▶ _Passage_:
┌────────

Purpose of the Study:

  • Evaluate the tracking performance and observation quality of the onboard GNSS receiver using 2-hour GPS data.
  • Assess the feasibility and performance of GNSS-based orbit determination for the Chang'E-5T mission.
  • Investigate the impact of carrier-to-noise density (C/N0) thresholds on OD precision.

Main Methods:

  • Analysis of onboard GPS data for tracking performance and observation quality (C/N0, code errors).
  • Implementation of GPS-based orbit determination for Chang'E-5T.
  • Application of the Helmert variance component estimation method to weight code and carrier phase observations.
  • Screening of GPS data based on varying C/N0 thresholds to analyze OD precision.

Main Results:

  • The onboard receiver tracked an average of 7-8 GPS satellites per epoch.
  • Over 90% of observables had C/N0 values above 28 dB-Hz.
  • C1 code errors were around 4.15 m, improving to <2 m with C/N0 > 36 dB-Hz.
  • Achieved orbit consistency of approximately 20 meters.

└────────

▶ _Directives_:
(A) Answer these questions from the study summary above.
(i) How long a span of GPS data was used to evaluate the receiver?
(ii) What method was applied to weight code and carrier phase observations?
(iii) What orbit consistency was achieved?
(B) Reproduce the study summary from "Purpose of the" up to and including "carrier phase observations.".

▶ _Stored rows_:
┌────────

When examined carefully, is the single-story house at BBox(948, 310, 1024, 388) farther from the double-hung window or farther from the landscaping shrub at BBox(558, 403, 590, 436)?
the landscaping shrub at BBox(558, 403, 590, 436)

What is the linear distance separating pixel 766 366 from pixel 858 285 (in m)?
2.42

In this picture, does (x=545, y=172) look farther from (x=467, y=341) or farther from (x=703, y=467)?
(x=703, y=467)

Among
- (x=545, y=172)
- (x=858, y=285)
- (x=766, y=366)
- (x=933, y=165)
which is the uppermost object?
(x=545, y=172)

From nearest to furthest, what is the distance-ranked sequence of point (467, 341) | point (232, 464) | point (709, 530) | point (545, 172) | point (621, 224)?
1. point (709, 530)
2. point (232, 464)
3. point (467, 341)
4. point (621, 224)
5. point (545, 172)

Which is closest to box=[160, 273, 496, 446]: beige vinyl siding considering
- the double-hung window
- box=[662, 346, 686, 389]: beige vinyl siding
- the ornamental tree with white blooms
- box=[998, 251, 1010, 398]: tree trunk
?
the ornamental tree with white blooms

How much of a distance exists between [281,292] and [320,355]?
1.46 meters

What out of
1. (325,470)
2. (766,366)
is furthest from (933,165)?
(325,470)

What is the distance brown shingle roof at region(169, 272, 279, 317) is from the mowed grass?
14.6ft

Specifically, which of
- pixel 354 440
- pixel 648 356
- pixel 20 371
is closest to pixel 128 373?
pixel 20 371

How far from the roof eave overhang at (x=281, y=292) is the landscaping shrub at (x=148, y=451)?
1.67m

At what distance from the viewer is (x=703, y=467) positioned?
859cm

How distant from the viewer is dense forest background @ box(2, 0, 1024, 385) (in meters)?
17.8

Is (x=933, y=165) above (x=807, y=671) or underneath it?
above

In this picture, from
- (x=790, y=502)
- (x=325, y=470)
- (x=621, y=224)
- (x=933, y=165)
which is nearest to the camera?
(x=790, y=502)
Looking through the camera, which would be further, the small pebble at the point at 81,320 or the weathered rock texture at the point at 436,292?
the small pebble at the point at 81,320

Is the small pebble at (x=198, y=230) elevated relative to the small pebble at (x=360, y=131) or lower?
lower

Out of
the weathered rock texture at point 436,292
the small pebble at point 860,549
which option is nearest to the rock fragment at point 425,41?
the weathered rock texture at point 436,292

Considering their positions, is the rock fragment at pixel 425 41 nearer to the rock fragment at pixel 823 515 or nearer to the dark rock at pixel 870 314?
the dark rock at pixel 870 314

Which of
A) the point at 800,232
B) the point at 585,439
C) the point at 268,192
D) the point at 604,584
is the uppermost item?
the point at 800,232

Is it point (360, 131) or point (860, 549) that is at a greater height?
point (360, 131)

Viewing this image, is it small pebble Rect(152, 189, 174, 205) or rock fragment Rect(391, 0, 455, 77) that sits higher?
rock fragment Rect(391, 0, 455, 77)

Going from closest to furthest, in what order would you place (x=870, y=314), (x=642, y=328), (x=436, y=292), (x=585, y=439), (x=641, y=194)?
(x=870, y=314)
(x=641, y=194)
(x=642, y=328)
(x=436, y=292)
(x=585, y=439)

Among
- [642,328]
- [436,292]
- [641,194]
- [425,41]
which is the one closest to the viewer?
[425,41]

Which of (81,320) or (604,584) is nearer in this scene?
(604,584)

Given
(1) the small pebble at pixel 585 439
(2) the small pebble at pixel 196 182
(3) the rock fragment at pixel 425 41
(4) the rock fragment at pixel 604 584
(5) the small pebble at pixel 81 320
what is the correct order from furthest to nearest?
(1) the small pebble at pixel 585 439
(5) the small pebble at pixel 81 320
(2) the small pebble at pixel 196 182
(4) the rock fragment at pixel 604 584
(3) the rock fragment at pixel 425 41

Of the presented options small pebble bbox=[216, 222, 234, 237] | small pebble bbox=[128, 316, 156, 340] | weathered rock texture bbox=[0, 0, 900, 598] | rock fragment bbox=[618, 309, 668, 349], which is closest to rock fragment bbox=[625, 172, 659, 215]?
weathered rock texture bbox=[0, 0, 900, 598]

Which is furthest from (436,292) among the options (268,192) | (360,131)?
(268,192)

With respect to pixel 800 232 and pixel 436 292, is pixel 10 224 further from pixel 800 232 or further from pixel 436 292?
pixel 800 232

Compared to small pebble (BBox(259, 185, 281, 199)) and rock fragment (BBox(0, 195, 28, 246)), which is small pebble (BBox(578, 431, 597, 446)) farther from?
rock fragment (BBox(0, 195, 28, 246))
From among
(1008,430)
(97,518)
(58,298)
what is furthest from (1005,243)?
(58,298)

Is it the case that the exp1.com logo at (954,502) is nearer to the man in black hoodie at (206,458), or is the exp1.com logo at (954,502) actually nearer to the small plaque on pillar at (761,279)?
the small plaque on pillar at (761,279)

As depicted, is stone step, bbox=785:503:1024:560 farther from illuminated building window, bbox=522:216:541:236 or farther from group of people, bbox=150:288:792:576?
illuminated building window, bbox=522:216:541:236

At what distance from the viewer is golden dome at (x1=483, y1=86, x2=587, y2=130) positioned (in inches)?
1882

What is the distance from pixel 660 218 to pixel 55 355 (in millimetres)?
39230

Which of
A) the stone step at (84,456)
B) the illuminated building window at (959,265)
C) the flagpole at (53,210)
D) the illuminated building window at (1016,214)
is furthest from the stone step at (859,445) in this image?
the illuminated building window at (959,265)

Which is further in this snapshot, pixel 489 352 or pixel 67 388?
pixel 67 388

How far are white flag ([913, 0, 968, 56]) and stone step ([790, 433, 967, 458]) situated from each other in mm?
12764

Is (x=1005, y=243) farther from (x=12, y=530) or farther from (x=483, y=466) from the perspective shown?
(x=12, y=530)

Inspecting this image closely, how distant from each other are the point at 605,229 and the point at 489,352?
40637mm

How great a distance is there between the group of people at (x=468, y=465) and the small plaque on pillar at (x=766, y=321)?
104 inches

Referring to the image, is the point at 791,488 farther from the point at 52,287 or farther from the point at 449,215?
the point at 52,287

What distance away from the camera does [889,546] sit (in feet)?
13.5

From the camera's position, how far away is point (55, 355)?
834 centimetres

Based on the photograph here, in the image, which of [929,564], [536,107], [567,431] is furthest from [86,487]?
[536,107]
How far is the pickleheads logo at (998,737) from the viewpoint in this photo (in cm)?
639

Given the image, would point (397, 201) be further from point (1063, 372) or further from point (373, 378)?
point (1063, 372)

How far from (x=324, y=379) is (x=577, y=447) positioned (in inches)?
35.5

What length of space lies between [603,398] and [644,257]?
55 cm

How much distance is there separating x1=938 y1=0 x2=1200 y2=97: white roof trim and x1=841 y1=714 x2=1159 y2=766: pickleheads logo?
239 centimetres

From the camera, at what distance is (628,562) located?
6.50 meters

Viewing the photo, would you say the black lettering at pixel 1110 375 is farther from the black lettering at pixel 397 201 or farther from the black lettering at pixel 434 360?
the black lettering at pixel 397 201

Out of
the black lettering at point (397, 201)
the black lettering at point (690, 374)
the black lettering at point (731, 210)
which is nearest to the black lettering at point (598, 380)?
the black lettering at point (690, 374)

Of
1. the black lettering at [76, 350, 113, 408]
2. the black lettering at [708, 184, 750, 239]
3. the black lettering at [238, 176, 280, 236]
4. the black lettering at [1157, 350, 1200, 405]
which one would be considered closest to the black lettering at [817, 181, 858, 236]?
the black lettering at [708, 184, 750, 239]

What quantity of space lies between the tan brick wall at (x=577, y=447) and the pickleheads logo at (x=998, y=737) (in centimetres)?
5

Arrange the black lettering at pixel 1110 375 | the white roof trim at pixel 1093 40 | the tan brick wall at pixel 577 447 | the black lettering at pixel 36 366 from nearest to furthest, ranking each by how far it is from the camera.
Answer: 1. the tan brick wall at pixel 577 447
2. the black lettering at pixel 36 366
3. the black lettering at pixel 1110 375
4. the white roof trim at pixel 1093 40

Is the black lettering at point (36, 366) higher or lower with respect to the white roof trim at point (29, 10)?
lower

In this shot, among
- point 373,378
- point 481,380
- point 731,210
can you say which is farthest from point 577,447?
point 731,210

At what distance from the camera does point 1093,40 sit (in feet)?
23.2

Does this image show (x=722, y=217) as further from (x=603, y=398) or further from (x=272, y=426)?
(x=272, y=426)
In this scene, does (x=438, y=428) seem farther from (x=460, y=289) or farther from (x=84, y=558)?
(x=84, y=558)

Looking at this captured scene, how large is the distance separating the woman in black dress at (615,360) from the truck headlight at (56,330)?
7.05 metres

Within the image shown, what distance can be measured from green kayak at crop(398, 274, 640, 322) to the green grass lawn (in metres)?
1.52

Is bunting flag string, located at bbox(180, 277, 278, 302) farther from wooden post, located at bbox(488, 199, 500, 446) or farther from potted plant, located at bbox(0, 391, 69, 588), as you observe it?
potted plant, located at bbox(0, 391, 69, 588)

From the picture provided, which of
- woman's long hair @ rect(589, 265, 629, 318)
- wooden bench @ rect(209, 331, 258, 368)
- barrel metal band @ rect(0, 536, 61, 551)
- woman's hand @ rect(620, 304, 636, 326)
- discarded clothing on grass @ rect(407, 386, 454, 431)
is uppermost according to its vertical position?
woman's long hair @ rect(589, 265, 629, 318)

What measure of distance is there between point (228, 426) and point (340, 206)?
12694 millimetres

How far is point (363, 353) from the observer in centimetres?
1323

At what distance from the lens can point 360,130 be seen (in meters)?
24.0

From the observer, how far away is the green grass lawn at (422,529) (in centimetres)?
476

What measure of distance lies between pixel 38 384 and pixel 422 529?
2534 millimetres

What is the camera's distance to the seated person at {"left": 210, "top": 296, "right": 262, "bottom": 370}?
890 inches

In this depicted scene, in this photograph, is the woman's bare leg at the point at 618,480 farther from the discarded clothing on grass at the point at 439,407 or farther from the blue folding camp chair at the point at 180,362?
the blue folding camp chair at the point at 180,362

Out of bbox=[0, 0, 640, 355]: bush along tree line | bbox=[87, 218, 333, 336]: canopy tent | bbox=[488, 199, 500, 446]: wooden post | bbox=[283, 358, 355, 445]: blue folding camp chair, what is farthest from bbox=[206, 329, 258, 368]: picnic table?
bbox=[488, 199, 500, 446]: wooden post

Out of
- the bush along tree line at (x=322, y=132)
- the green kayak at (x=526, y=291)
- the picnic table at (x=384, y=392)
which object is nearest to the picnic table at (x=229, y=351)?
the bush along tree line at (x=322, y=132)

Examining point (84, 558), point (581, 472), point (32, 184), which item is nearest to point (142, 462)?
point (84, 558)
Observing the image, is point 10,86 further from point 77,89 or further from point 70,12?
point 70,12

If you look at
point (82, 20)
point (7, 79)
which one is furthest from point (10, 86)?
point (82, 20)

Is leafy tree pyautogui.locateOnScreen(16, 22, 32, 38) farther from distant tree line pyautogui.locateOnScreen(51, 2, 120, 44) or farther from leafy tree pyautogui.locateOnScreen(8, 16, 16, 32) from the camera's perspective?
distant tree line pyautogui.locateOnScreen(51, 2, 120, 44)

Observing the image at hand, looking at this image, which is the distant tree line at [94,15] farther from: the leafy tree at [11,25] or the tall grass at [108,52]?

└────────

▶ _Answers below_:
(A)
(i) 2 hours
(ii) The Helmert variance component estimation method
(iii) Approximately 20 meters

(B)
Purpose of the Study:

  • Evaluate the tracking performance and observation quality of the onboard GNSS receiver using 2-hour GPS data.
  • Assess the feasibility and performance of GNSS-based orbit determination for the Chang'E-5T mission.
  • Investigate the impact of carrier-to-noise density (C/N0) thresholds on OD precision.

Main Methods:

  • Analysis of onboard GPS data for tracking performance and observation quality (C/N0, code errors).
  • Implementation of GPS-based orbit determination for Chang'E-5T.
  • Application of the Helmert variance component estimation method to weight code and carrier phase observations.